──────── Quoted passage

BIG against breast cancer small Pink Ribbon
 Think BIG News
 26 February 2014
We marked World Cancer Day on February 4th and want to thank you for showing your support on our social media channels!

In this issue of Think BIG News, we meet Dr. Olivia Pagani, Clinical Director of the Breast Unit of Southern Switzerland and responsible for breast cancer at the Institute of Oncology of Southern Switzerland.  Dr. Pagani leads the POSITIVE trial studying the safety of pregnancy after breast cancer that we highlighted in our December newsletter.

We also highlight IBIS II, a study that brings to light a new therapy to prevent breast cancer in post-menopausal women at high risk.
Meet the scientist: Dr. Olivia Pagani
Dr Olivia Pagani
What is your primary area of research, and how will it benefit patients?

────────────────
──────── Stored data

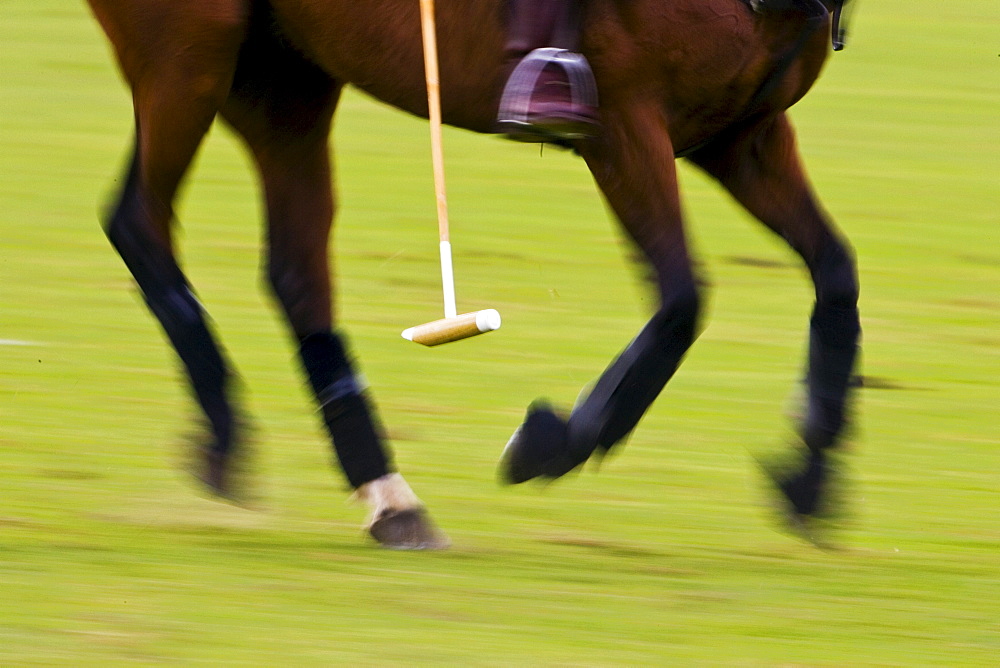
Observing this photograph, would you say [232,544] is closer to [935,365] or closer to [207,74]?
[207,74]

────────────────

What this exercise asks:
a) Update the newsletter text between "BIG against breast" and "our December newsletter.", inclusive, so that "online platforms" stands in place of "social media channels".
b) Carry the Think BIG News newsletter forward from the point where it ends.
Nothing in the lines is needed for this work.

Outputs by task:
a)
BIG against breast cancer small Pink Ribbon
 Think BIG News
 26 February 2014
We marked World Cancer Day on February 4th and want to thank you for showing your support on our online platforms!

In this issue of Think BIG News, we meet Dr. Olivia Pagani, Clinical Director of the Breast Unit of Southern Switzerland and responsible for breast cancer at the Institute of Oncology of Southern Switzerland.  Dr. Pagani leads the POSITIVE trial studying the safety of pregnancy after breast cancer that we highlighted in our December newsletter.

b)
I am primarily involved in clinical research for breast cancer in young women, as well as for advanced breast cancer. Right now I am involved in two major studies for young patients. I am one of the trial chairs of TEXT, a study in pre-menopausal women with endocrine responsive breast cancer that aims to discover the best way to give endocrine therapy to young patients to improve their outcomes from the disease.
I am also leading the POSITIVE trial, coordinated by IBCSG within BIG, which addresses pregnancy after breast cancer. This represents the first prospective study trying to determine if pregnancy after breast cancer is safe. This project has been launched with great excitement because we as doctors are often approached by patients about the safety of having a baby after breast cancer treatments. As young patients’ outcomes improve, I believe it is of utmost importance to also address patients’ life projects after breast cancer and improve their quality of life. 

How do you balance your time between research and clinical practice?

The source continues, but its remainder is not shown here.